Son parcours est presque un sans faute, on lui pardonnera son « Prince of Persia », une tentative ratée dans un film populaire peu ambitieux. Il s’est aussi investi dans la production de « Night Call », comme il avait déjà fait auparavant, dans l’excellent « End of Watch » de David Ayer. Une preuve de plus, de son exigence, de son envie d’être présent aussi bien devant la caméra, mais aussi dans le processus de création, il ne serait pas étonnant de le voir à la réalisation prochainement.

Dan Gilroy, qui signe ici, sa première réalisation, surprend en étant aussi à l’aise dans les courses poursuites, que dans les scènes intimistes. Alors que l’on pouvait craindre; après un générique de divers plans magnifique de Los Angeles de nuit; qu’il se contente seulement de l’esthétique. Mais en étant aussi le scénariste, il démontre sa maîtrise, en sachant ou il va, nous emmenant dans l’univers malsain de Lou Bloom, le tout sans concessions, que ce soit par le biais de l’image, ou des mots.

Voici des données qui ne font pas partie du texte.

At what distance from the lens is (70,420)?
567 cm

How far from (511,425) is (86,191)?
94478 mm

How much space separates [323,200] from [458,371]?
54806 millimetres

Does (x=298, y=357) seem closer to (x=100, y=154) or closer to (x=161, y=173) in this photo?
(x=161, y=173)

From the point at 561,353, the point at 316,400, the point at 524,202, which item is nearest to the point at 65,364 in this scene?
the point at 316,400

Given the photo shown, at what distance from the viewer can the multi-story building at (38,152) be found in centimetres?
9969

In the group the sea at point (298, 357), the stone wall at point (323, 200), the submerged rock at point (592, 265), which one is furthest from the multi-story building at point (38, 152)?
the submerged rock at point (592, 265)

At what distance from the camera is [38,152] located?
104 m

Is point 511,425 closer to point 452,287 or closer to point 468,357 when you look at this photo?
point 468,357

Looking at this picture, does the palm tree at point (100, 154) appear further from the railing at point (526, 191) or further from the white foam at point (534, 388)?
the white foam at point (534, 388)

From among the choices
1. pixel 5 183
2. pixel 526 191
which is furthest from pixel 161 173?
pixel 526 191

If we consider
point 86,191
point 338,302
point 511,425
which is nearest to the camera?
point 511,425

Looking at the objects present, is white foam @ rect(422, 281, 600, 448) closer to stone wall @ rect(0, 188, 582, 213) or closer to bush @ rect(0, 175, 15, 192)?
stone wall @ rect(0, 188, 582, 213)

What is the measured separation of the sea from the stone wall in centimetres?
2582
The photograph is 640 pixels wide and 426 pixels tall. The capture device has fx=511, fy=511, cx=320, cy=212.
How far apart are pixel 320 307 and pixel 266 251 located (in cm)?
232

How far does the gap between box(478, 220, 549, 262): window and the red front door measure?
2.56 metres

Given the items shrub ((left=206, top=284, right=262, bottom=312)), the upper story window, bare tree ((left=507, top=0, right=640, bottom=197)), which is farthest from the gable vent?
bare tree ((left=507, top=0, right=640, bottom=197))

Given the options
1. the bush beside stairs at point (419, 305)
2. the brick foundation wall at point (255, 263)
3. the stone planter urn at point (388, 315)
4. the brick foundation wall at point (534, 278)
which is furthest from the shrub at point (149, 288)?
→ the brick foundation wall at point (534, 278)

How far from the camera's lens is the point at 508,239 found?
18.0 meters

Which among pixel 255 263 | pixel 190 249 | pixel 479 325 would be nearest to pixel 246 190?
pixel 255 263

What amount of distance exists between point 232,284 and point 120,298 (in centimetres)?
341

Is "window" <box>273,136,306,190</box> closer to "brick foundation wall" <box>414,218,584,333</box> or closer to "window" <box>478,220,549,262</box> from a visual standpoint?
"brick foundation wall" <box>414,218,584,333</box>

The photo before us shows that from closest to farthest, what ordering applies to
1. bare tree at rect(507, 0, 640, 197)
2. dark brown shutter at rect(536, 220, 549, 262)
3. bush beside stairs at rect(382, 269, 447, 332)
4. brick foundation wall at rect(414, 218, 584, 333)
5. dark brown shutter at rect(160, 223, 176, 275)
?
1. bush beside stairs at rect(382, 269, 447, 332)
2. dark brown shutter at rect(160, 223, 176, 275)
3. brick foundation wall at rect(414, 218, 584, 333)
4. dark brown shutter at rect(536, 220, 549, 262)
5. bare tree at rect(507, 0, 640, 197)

Il offre à sa femme Rene Russo, le rôle de Nina Romina, directrice d’une chaîne de télévision locale, d’un cynisme effarant, ne s’intéressant qu’à l’audimat et prête à tout les extrêmes, pour garder pour travail. Elle va faire de Lou Bloom, son pourvoyeur d’images chocs, de plus en plus sanguinolentes et sensationnelles, pour appâter le spectateur avide de sensations fortes. La relation entre Nina Romina et Lou Bloom est tordue, chacun se nourrissant de l’autre, poussaient par leurs ambitions personnelles, jusqu’à ce que la prédatrice froide et calculatrice, devienne la proie, prise au piège de sa propre perversité.

Lou Bloom est un produit de notre société actuelle. Même si on ne sait rien de lui (absence de vie sociale et familiale), on découvre au travers de son quotidien, un homme qui a fait son éducation par le biais d’internet. Un voyou de petite envergure, sans emploi, mais avec un plan de carrière, qui est son moteur. La découverte par hasard de ses journalistes de l’extrême, lui permet de trouver sa voie. Son manque d’empathie, sied à ce travail. Un sociopathe qui ne pouvait que trouver son bonheur, dans les rues chaudes et violentes de Los Angeles.

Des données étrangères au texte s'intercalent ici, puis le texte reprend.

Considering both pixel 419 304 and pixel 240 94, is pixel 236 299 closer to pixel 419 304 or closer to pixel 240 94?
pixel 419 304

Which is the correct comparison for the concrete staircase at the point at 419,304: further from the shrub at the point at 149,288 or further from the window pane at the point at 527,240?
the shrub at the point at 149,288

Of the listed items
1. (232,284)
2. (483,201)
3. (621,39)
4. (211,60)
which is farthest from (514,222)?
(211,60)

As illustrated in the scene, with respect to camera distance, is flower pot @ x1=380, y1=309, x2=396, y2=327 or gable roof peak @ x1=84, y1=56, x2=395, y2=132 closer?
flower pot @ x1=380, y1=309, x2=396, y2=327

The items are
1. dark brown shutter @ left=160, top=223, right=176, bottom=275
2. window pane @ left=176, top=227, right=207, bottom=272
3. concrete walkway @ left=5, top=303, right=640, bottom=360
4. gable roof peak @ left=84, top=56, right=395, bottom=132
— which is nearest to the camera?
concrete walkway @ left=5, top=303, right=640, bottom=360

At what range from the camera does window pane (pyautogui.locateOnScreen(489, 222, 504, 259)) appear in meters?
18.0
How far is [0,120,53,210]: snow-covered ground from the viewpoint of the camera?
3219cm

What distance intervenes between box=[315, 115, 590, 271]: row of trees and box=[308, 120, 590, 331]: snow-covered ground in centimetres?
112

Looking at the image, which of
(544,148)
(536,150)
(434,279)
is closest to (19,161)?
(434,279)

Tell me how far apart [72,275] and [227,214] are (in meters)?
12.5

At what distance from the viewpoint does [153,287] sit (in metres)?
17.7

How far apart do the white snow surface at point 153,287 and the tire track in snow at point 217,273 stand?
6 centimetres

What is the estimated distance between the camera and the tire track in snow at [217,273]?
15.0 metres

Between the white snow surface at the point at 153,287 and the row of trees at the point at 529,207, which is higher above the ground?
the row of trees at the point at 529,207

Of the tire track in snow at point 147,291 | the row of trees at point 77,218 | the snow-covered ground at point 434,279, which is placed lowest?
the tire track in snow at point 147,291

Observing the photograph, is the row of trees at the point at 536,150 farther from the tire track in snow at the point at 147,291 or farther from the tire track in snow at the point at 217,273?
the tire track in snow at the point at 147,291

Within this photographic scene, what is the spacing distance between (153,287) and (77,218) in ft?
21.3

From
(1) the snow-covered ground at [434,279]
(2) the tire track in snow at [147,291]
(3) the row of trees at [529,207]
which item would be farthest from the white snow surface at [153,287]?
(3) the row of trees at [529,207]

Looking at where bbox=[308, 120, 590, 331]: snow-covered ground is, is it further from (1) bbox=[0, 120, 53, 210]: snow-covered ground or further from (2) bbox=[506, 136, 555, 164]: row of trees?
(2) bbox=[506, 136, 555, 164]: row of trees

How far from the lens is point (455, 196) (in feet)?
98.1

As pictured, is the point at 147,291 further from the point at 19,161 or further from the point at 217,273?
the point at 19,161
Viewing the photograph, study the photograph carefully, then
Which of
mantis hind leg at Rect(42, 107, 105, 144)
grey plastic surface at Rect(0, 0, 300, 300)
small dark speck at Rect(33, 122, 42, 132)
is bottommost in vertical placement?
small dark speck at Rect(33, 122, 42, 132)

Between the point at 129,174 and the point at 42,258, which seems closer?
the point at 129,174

Il prend Rick (Riz Ahmed) sous son aile, profitant de la crise actuelle, pour lui offrir un poste de stagiaire. Il ne fait que recréer les schémas dans lesquels il a été confronté dans sa recherche d’emploi. Comme avec Nina Romina, il retourne la situation à son avantage, faisant preuve d’un instinct de survie, compensant son manque d’intelligence. Il débite ce qu’il a appris sur internet ou à la télévision, tel un robot, sans recul, ni réflexion, accentuant encore plus son manque d’humanité. Il met en scène sa vie et va en faire de même pour ses reportages, ou la déontologie est un mot qui n’a pas de sens pour lui, tout comme pour Nina Romina.

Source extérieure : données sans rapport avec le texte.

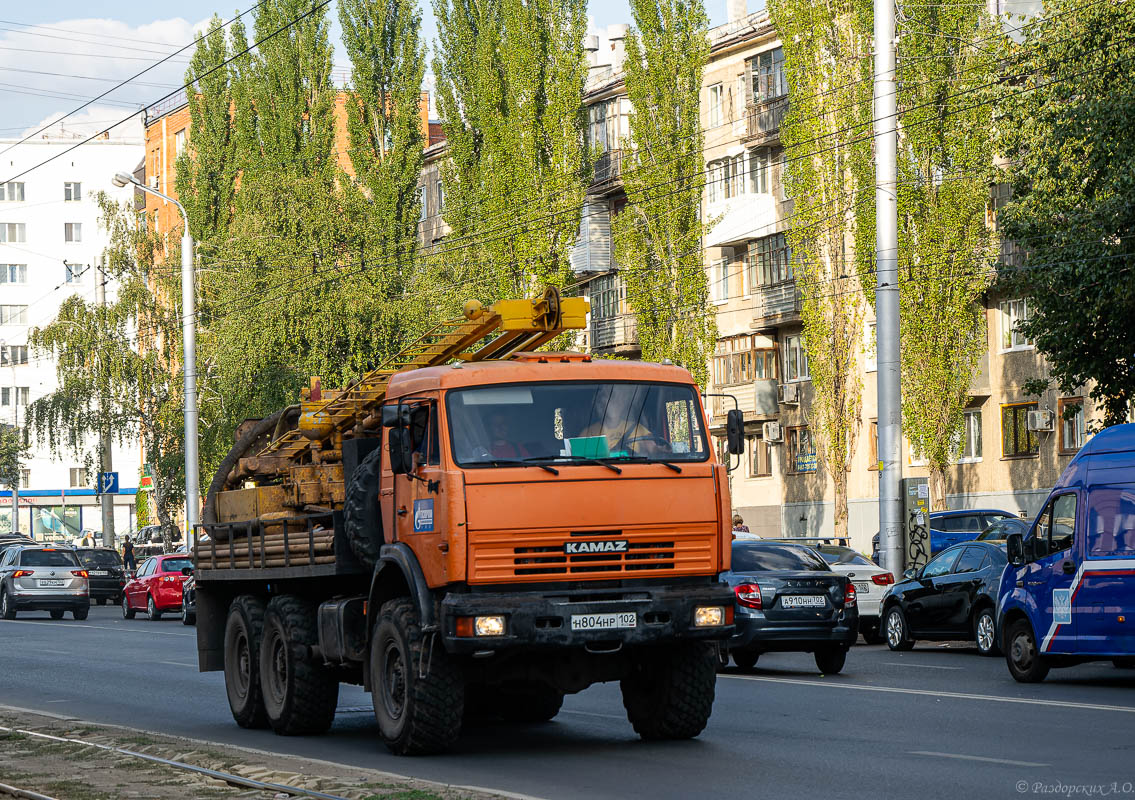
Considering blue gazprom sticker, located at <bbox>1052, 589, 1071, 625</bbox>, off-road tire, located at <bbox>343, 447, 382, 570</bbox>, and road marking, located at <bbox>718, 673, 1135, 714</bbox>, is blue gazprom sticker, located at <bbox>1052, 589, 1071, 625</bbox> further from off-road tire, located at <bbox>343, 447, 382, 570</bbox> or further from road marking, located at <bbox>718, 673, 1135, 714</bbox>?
off-road tire, located at <bbox>343, 447, 382, 570</bbox>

Night Fall est un film amoral, critique corrosive des médias et du journalisme sensationnel, donnant au public de plus en plus d’images chocs et morbides, continuant d’abaisser le niveau d’exigence du téléspectateur, abreuvant une société malade, nourri de télé-réalité, portant aux nues des personnalités sans talents, comme Kim Kardashian, Paris Hilton ou Nabilla Benattia.
Portrait sans concession d’un homme dénué de moral, digne descendant des Travis Bickle (Taxi Driver) et Patrick Bateman (American Psycho), eux-mêmes interprétés par des acteurs de talents, sachant adapter leurs physiques à leurs rôles, en l’occurrence Robert De Niro et Christian Bale. Lou Bloom va surement entrer au panthéon des personnages les plus malsains du cinéma, confirmant notre attirance envers le côté obscur de la société, dont il est le simple reflet de nos névroses et perversions.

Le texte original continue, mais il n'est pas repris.